__The task__: Pull out every line in the entries that contains the word "left", matching case exactly.

__Input__:
━━━━━━━━━━━━━━━━
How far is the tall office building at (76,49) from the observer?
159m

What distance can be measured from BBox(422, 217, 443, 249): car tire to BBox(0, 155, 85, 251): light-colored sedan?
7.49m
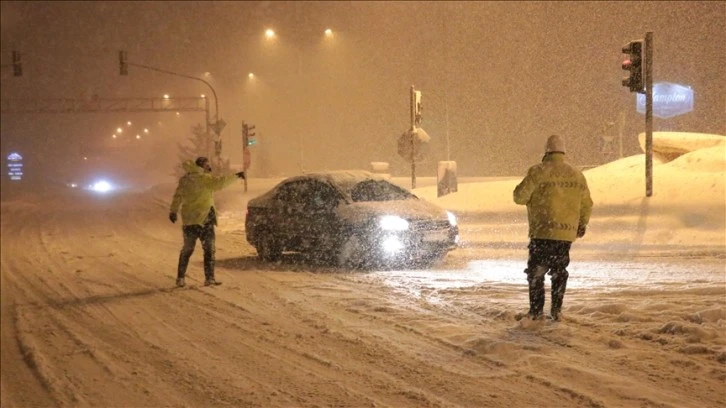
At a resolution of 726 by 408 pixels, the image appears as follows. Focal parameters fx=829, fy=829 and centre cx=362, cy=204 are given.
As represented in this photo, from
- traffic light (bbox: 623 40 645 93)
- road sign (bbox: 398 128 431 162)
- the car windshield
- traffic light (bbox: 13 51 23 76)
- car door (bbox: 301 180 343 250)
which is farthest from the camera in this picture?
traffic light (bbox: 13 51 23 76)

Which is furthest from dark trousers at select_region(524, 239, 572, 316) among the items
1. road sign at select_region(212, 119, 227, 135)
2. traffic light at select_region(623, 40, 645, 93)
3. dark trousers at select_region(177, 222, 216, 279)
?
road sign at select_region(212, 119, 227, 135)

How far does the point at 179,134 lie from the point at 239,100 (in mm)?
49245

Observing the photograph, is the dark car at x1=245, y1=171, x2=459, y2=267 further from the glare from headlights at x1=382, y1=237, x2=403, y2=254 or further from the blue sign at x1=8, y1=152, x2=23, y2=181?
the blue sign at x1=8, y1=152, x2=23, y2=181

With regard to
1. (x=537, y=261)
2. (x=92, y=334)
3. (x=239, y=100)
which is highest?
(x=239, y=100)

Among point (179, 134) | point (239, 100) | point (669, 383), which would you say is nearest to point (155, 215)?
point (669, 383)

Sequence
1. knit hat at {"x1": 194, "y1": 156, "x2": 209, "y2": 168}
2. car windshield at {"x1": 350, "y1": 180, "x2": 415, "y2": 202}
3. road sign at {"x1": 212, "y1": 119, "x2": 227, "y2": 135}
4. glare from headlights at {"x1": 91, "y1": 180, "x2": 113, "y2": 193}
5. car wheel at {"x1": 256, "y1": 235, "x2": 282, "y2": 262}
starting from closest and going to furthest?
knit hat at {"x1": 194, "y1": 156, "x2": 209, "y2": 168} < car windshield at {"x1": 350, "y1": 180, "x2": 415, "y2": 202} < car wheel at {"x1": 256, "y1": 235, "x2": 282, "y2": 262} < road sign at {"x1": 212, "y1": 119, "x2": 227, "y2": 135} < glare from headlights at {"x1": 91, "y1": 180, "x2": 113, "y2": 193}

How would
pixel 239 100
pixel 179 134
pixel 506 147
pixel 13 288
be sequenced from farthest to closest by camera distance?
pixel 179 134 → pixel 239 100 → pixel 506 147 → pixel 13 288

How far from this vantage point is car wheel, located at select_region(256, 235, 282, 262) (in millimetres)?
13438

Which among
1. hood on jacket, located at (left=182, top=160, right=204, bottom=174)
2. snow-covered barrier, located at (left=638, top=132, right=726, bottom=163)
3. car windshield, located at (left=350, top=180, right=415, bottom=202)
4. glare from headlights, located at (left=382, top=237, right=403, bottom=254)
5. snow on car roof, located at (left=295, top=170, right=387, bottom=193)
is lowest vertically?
━━━━━━━━━━━━━━━━
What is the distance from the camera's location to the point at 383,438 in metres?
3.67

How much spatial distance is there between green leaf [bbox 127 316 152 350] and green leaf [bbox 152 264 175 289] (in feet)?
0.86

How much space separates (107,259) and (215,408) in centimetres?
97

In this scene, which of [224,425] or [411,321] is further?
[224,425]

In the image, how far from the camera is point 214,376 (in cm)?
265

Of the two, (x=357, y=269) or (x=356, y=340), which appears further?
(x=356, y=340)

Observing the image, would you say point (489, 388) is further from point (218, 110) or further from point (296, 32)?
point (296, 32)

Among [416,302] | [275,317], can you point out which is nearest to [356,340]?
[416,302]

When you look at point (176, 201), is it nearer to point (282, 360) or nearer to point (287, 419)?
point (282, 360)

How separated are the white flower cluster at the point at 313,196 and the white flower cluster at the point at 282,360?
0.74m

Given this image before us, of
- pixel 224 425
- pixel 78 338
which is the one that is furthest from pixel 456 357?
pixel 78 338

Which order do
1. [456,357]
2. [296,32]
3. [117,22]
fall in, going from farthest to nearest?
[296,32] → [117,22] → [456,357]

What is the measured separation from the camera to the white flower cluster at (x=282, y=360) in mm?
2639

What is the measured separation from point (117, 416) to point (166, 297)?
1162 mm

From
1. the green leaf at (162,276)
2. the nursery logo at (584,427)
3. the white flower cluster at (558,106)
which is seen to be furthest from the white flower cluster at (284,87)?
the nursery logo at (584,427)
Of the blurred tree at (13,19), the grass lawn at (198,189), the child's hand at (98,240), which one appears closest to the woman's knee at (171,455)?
━━━━━━━━━━━━━━━━
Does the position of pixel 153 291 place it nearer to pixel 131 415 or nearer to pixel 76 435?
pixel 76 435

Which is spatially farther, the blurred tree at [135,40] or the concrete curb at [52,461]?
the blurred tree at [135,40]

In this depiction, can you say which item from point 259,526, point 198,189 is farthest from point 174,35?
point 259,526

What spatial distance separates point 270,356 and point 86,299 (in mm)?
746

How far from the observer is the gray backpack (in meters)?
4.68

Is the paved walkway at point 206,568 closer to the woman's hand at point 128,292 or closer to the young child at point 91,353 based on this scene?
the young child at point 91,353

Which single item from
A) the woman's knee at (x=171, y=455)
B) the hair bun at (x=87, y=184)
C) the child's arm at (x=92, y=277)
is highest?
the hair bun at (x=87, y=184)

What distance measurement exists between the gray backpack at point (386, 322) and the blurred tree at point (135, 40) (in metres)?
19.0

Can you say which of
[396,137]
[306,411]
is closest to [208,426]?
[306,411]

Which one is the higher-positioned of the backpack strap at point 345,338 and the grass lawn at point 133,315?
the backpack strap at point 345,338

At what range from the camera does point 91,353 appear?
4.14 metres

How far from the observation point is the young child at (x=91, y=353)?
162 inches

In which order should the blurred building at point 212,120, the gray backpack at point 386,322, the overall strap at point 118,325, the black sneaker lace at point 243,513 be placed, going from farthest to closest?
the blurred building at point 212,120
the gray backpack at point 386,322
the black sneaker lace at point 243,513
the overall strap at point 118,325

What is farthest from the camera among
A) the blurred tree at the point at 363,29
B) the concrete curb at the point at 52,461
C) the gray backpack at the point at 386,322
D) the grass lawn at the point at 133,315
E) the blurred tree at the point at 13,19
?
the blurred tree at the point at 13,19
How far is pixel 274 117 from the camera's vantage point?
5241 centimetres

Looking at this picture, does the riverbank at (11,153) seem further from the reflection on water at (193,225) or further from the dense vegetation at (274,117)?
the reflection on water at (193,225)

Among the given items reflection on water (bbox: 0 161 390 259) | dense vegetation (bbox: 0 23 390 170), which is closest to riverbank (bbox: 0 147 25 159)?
━━━━━━━━━━━━━━━━
__Solution below__:
1. hood on jacket, located at (left=182, top=160, right=204, bottom=174)
2. snow-covered barrier, located at (left=638, top=132, right=726, bottom=163)
3. car windshield, located at (left=350, top=180, right=415, bottom=202)
4. glare from headlights, located at (left=382, top=237, right=403, bottom=254)
5. snow on car roof, located at (left=295, top=170, right=387, bottom=193)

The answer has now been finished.